Задыхаясь, шумно дыша, хватаясь руками за редкие сухие кусты, я бежал вверх по косогору к манящей, такой плотной и близкой синеве. Кажется, я что-то выкрикивал на бегу, а может, мне вслед кричали; проснувшись, я не мог припомнить ни слова, лишь сам факт. При этом я чувствовал: я кричал (или мне кричали) что-то важное, что-то необыкновенно важное, что-то такое, что могло изменить всю мою жизнь. Но я не мог вспомнить – что? Все попытки вспомнить не приносили ничего, кроме головной боли.

Я просыпался, и подушка была мокрой от слез. Я просыпался, и слова, еще звучавшие в моей голове, как эхо, становились бесплотными, таяли, уходили; я помнил лишь стремление – к синеве.

Что я кричал? Почему меня это мучило?

Не знаю.

Проснувшись, смахнув с лица пот и слезы, я садился на подоконник.

Внизу шумел невидимый океан, в темном небе вдруг проплывал пульсирующий огонек – жизнь другого, не моего мира; помаргивали цветные лампочки аппаратуры Юлая, придавая грубым стеллажам праздничный вид. Все вокруг казалось основательным, прочным, созданным надолго, но – чутким.

Совершенно чужим.

Зато на исходе второй недели я выяснил нечто важное: у киклопа бывают гости, а сам он время от времени покидает тайную базу.

Той ночью, как всегда, я проснулся в слезах. Я кричал, но уже не слышал крика…
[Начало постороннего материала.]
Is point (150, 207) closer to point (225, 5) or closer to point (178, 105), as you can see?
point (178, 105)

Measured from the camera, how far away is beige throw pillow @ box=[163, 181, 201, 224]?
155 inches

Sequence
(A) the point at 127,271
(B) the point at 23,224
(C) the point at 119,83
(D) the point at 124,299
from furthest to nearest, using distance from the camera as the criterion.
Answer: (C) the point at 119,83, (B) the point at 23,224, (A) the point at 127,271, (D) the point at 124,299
Действительно ли я кричал?

Я дотянулся до брошенного на стеллаж полотенца, потом пересел на прохладный подоконник. Внизу, в тумане, красиво расчертившем бухту на полосы, блеснул тусклый огонек.

Киклоп?

Я машинально взглянул на часы.

Что делает Юлай на берегу в три часа ночи?

Не теряя из виду мечущегося в тумане огонька, я оделся.

Огонек ни на секунду не оставался в покое, он двигался, он описывал странные дуги; потом отчетливо донесся до меня негромкий рокот великолепно отлаженного лодочного мотора.